*RECORDS FOR PROCESSING*:

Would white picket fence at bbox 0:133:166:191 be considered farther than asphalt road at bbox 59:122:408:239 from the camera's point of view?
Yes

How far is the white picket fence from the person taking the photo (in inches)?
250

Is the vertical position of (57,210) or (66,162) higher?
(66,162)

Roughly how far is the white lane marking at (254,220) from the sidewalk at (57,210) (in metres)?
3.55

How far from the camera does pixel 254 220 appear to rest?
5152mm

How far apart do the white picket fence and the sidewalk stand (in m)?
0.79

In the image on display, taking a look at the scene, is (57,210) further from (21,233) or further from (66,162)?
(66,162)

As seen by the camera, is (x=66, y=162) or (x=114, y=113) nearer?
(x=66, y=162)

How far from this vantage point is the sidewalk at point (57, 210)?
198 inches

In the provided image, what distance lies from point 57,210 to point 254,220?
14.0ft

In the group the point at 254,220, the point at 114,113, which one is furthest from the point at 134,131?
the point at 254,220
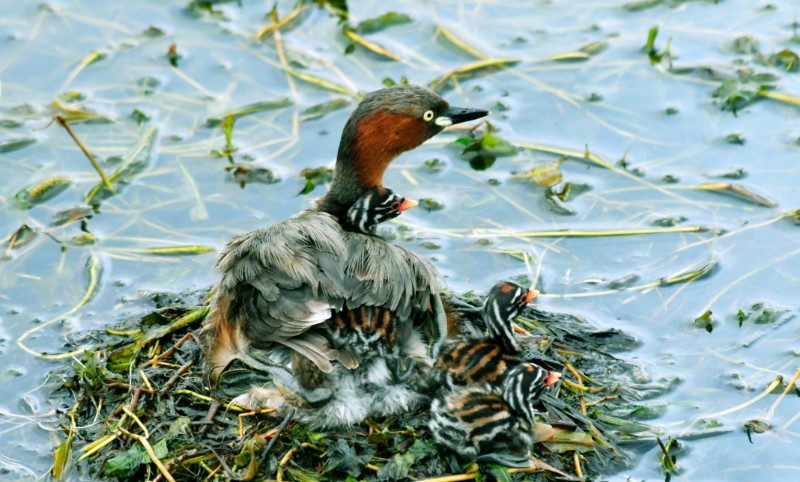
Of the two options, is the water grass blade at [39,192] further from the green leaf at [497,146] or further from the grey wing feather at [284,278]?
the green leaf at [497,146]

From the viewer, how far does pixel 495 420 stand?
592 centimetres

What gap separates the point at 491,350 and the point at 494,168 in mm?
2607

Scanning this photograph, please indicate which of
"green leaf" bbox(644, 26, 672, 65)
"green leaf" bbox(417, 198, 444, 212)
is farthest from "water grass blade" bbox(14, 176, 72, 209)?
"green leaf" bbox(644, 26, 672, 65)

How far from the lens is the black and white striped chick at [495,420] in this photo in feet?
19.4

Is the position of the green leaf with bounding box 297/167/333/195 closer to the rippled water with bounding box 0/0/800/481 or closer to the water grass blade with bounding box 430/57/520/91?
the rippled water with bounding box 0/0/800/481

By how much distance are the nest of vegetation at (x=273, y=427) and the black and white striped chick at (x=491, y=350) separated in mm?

* * *

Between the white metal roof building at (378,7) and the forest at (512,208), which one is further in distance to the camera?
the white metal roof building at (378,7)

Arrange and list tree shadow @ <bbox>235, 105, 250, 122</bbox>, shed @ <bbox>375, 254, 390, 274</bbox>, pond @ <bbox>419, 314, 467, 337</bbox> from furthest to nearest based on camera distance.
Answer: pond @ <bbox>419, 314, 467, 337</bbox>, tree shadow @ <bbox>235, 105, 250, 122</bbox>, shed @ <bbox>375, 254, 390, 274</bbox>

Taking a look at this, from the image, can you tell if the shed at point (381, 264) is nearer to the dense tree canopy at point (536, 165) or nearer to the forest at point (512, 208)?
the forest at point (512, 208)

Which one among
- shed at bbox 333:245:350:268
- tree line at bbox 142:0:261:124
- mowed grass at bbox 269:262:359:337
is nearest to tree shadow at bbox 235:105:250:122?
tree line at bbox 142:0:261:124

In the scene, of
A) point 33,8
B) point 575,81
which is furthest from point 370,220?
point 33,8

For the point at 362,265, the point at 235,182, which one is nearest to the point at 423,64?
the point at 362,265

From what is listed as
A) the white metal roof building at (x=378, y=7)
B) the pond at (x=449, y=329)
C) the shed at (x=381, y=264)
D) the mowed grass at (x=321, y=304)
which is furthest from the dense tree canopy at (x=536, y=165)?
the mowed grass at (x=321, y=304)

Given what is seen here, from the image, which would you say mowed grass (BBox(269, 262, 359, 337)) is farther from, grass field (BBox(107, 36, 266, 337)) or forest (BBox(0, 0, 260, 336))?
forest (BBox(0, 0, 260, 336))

--

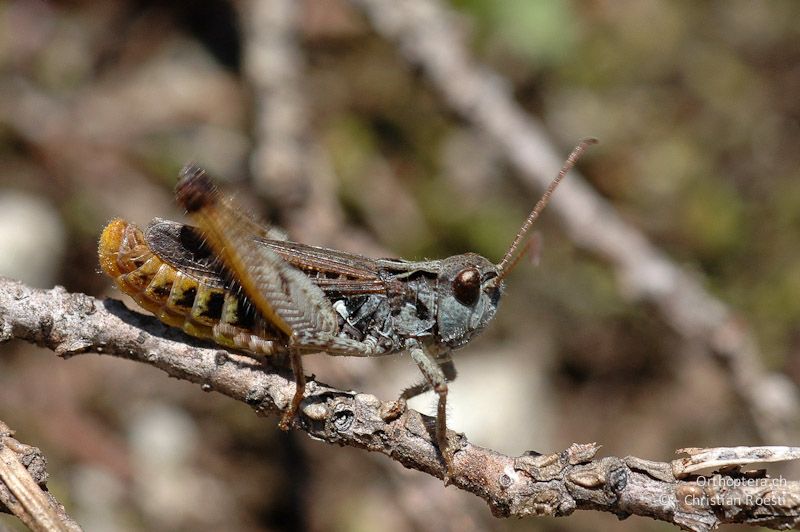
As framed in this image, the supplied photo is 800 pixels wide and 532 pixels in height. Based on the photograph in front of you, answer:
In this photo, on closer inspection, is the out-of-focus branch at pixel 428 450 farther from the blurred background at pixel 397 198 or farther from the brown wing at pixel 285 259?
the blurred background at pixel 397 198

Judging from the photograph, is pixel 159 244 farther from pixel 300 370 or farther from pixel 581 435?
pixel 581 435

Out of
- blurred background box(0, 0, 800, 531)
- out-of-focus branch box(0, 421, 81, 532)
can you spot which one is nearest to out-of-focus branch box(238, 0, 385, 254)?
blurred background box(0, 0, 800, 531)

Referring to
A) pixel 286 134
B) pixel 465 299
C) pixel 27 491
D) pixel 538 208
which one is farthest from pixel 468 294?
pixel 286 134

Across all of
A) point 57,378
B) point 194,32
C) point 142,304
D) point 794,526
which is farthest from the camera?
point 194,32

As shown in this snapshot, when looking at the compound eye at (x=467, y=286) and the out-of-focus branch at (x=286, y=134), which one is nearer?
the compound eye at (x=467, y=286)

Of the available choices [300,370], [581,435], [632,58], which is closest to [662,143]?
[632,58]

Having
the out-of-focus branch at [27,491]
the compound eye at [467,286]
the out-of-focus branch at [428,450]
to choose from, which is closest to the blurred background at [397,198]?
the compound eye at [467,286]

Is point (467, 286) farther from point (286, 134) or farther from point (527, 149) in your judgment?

*REQUIRED TASK*: Could you return, verbatim, the stretch from the line containing "As shown in" through the line containing "Is point (467, 286)"?

*FULL RESPONSE*:
As shown in this snapshot, when looking at the compound eye at (x=467, y=286) and the out-of-focus branch at (x=286, y=134), which one is nearer?
the compound eye at (x=467, y=286)

Of the available choices [300,370], [581,435], [632,58], which is closest to [662,143]?
[632,58]

Having
the out-of-focus branch at [27,491]
the compound eye at [467,286]
the out-of-focus branch at [428,450]
to choose from, which is closest to the blurred background at [397,198]?
the compound eye at [467,286]

Is point (467, 286) farther from point (286, 134) or farther from point (527, 149) in your judgment?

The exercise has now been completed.